### Work to be completed
Leaving out all pictures, copy the lines below exactly, from the line with "Slim city taklampa mässing" to the last line, both ends included.

### Records shown

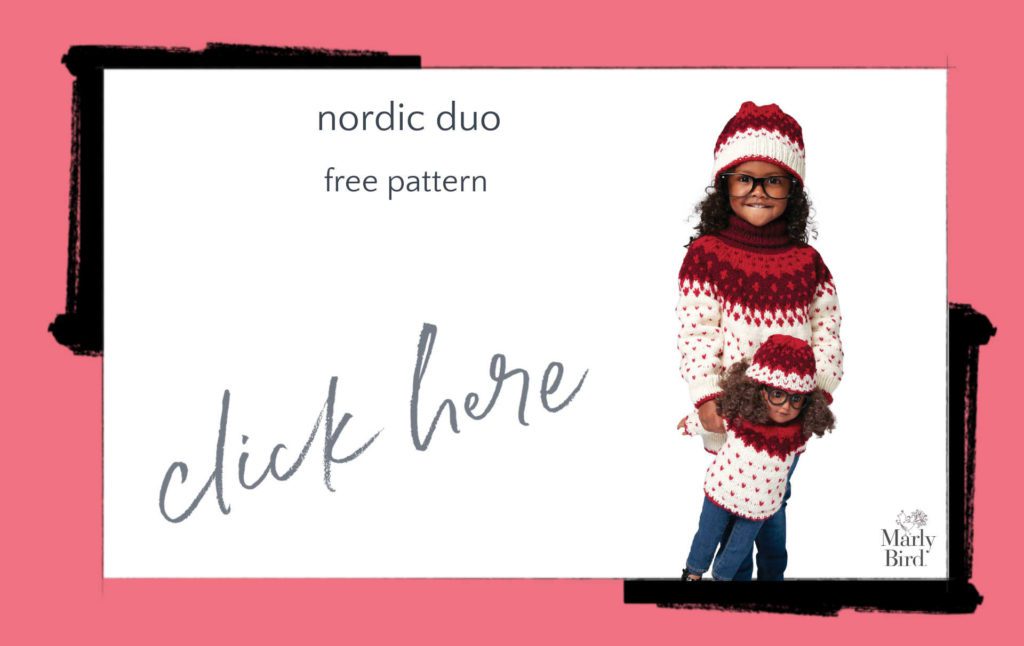 Nordic Duo Free Knitting Pattern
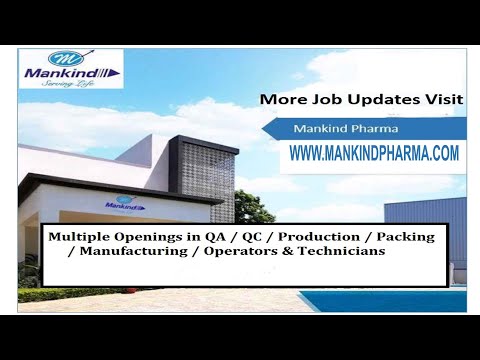 Job in mankind pharma 2021 jan. #Mankind #Pharma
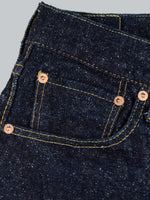 Pure Blue Japan SR 019 Super Rough Jeans coin pocket closeup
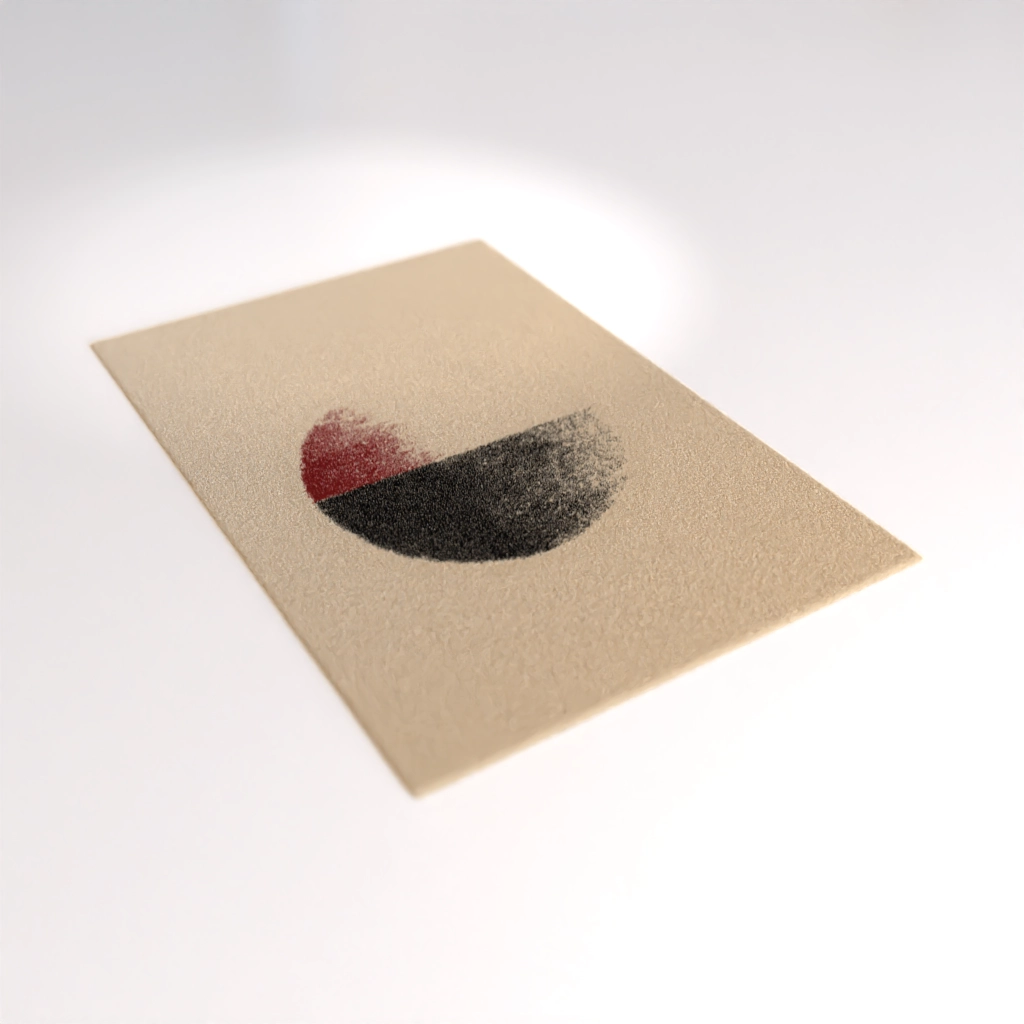 Minimalist Abstract Art Postcard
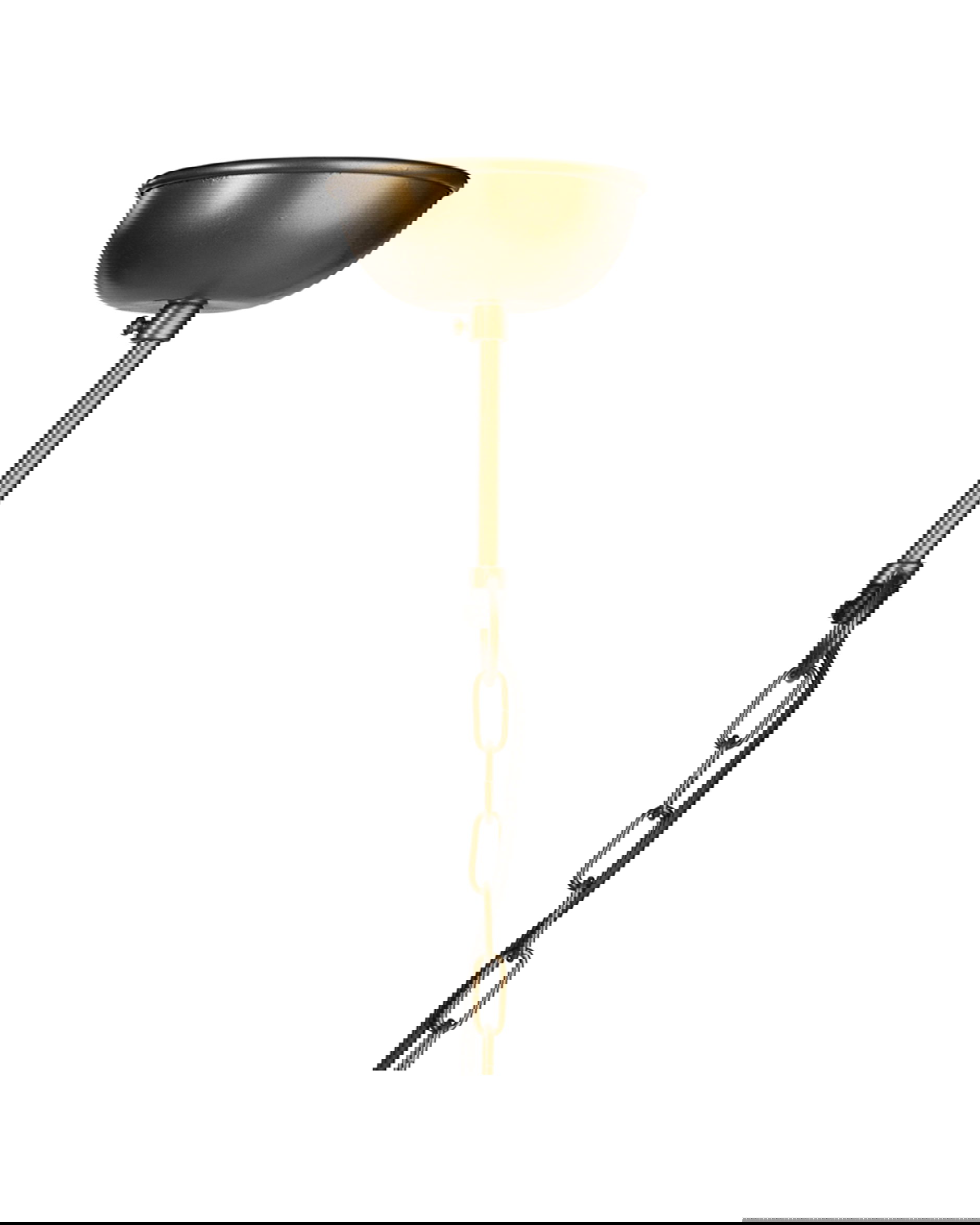 Slim city taklampa mässing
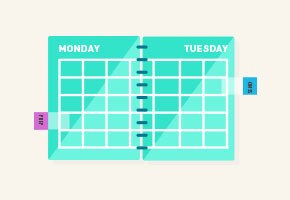 The work day—organized and under control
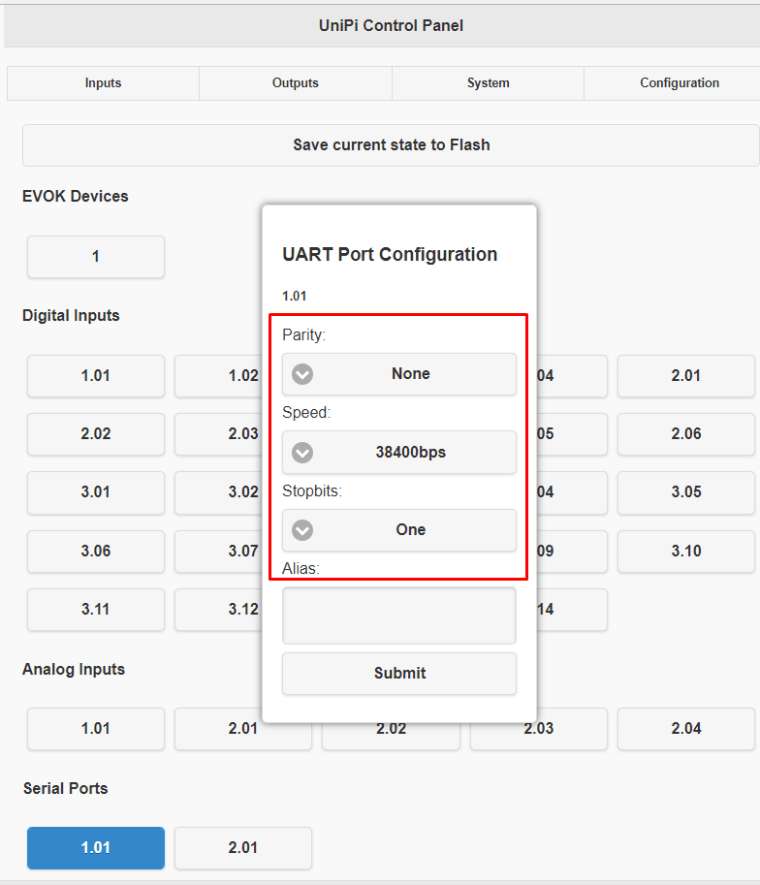 Multiple xS50 on a L513 (RS485)
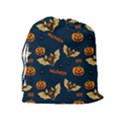 Bat, pumpkin and spider pattern Drawstring Pouches (Extra Large) View2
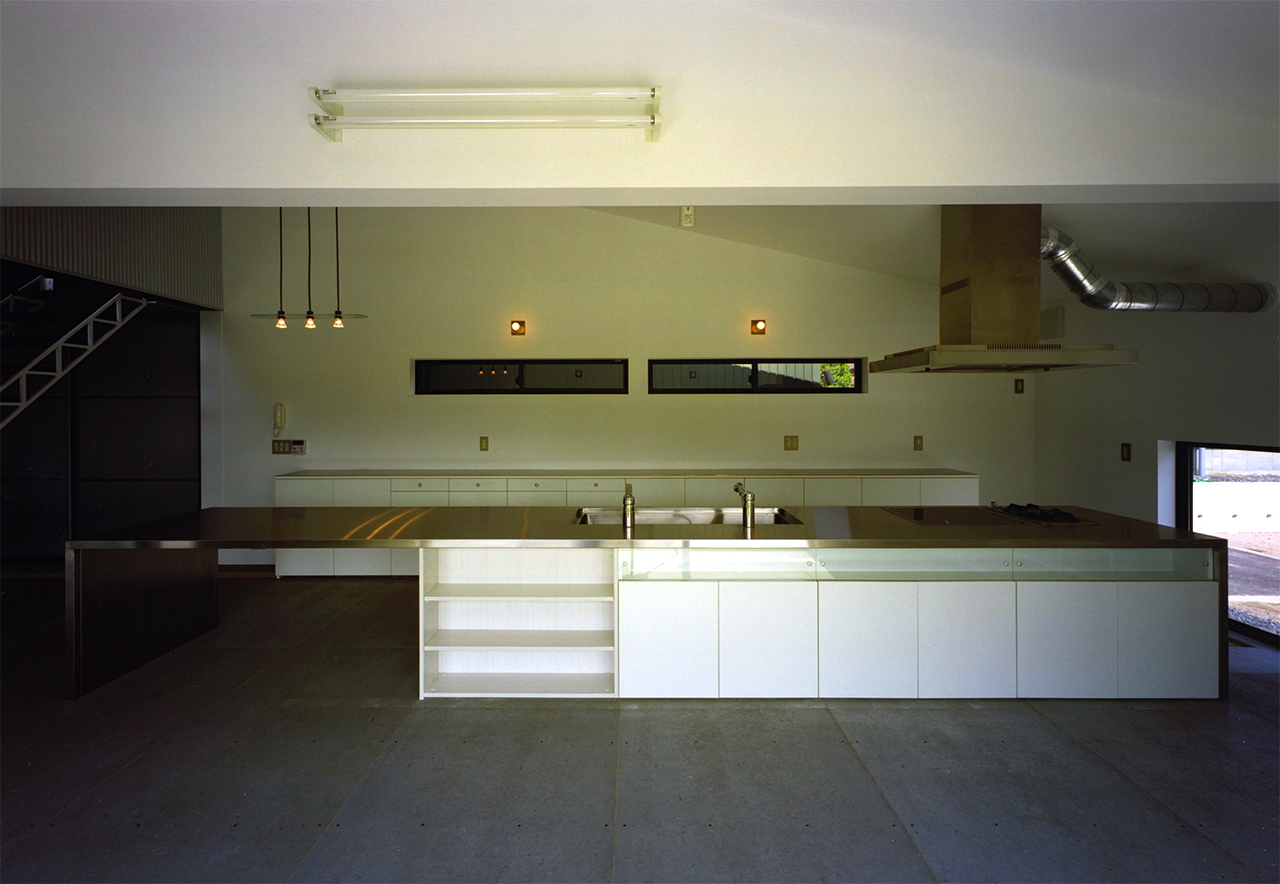 キッチン正面｜岡山県の注文住宅｜庄司洋建築設計事務所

### Result
 Slim city taklampa mässing
 The work day—organized and under control
 Multiple xS50 on a L513 (RS485)
 Bat, pumpkin and spider pattern Drawstring Pouches (Extra Large) View2
 キッチン正面｜岡山県の注文住宅｜庄司洋建築設計事務所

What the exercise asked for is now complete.